What to work on:
Pull out every line of the records below that contains the string "pixel", and copy each one in full.

(Image and question records)
--- BEGIN ---
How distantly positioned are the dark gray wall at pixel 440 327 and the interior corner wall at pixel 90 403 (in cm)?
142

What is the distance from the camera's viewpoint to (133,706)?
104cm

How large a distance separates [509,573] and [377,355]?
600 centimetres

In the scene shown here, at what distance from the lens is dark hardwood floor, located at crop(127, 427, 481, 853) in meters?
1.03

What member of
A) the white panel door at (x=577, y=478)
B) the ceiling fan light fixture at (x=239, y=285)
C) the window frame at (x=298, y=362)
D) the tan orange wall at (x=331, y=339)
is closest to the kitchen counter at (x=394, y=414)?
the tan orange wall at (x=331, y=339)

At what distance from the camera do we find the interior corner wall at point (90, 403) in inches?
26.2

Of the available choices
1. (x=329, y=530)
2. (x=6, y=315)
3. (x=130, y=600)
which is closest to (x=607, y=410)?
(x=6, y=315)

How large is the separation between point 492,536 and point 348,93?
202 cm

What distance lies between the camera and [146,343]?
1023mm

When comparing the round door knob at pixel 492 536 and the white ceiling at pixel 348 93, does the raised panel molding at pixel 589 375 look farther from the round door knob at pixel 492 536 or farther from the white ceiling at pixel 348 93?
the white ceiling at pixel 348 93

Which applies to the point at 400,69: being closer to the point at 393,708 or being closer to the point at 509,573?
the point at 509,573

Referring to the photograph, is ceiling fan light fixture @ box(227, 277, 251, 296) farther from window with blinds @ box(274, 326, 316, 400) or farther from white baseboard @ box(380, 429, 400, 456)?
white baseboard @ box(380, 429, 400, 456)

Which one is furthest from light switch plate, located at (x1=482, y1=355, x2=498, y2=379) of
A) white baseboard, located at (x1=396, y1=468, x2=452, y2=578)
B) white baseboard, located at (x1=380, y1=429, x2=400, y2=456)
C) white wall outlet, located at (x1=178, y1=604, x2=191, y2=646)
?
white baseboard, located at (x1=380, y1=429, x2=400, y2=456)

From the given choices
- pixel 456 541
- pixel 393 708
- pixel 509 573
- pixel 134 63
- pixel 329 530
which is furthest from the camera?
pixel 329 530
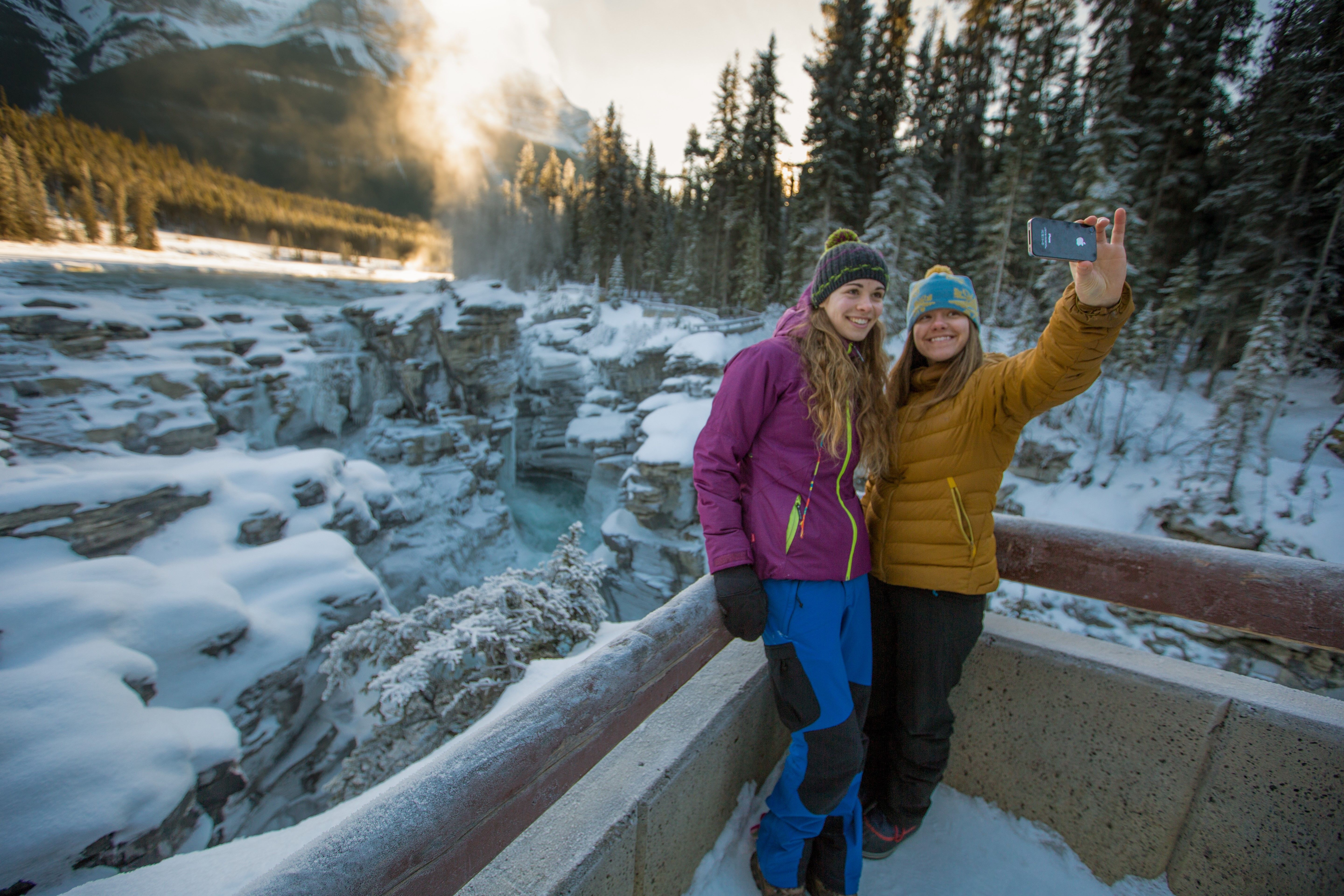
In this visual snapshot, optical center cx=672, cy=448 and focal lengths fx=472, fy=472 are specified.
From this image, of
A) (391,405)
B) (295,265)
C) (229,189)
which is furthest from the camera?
(391,405)

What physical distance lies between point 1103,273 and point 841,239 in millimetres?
978

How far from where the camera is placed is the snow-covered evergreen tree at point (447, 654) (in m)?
5.39

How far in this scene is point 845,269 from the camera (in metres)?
1.90

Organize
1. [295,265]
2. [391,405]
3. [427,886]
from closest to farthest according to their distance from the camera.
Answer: [427,886], [295,265], [391,405]

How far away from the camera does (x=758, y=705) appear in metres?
2.02

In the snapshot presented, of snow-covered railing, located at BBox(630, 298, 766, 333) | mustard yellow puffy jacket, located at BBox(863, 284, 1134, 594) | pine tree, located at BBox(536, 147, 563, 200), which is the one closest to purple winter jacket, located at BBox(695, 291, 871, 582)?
mustard yellow puffy jacket, located at BBox(863, 284, 1134, 594)

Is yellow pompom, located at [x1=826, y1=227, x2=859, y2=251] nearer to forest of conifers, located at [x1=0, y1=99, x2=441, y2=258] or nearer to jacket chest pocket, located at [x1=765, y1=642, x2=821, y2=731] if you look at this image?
jacket chest pocket, located at [x1=765, y1=642, x2=821, y2=731]

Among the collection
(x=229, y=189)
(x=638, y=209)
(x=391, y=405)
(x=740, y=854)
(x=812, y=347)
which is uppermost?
(x=638, y=209)

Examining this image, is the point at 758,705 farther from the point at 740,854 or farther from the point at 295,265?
the point at 295,265

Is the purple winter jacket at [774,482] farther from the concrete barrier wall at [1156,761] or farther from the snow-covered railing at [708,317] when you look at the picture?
the snow-covered railing at [708,317]

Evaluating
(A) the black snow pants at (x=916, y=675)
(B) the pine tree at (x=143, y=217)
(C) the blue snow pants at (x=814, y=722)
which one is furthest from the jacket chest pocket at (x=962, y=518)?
(B) the pine tree at (x=143, y=217)

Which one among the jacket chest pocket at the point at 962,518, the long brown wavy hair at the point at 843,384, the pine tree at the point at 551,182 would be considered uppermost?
the pine tree at the point at 551,182

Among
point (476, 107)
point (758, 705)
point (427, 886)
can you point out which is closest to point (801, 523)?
point (758, 705)

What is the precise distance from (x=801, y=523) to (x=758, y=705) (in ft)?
2.93
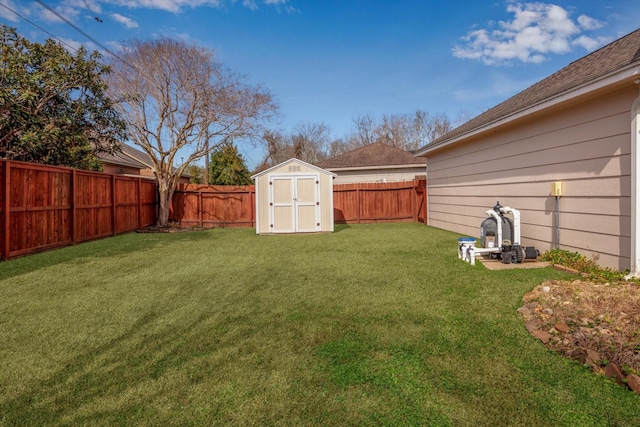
--- END ---
The result:
How distantly positioned are the dark gray wall at pixel 440 327 and the interior corner wall at pixel 90 403 (in cm)?
When comparing the round door knob at pixel 492 536 and the white ceiling at pixel 348 93, does the raised panel molding at pixel 589 375 look farther from the round door knob at pixel 492 536 or farther from the white ceiling at pixel 348 93?
the white ceiling at pixel 348 93
- pixel 456 541
- pixel 393 708
- pixel 509 573
- pixel 134 63
- pixel 329 530
pixel 329 530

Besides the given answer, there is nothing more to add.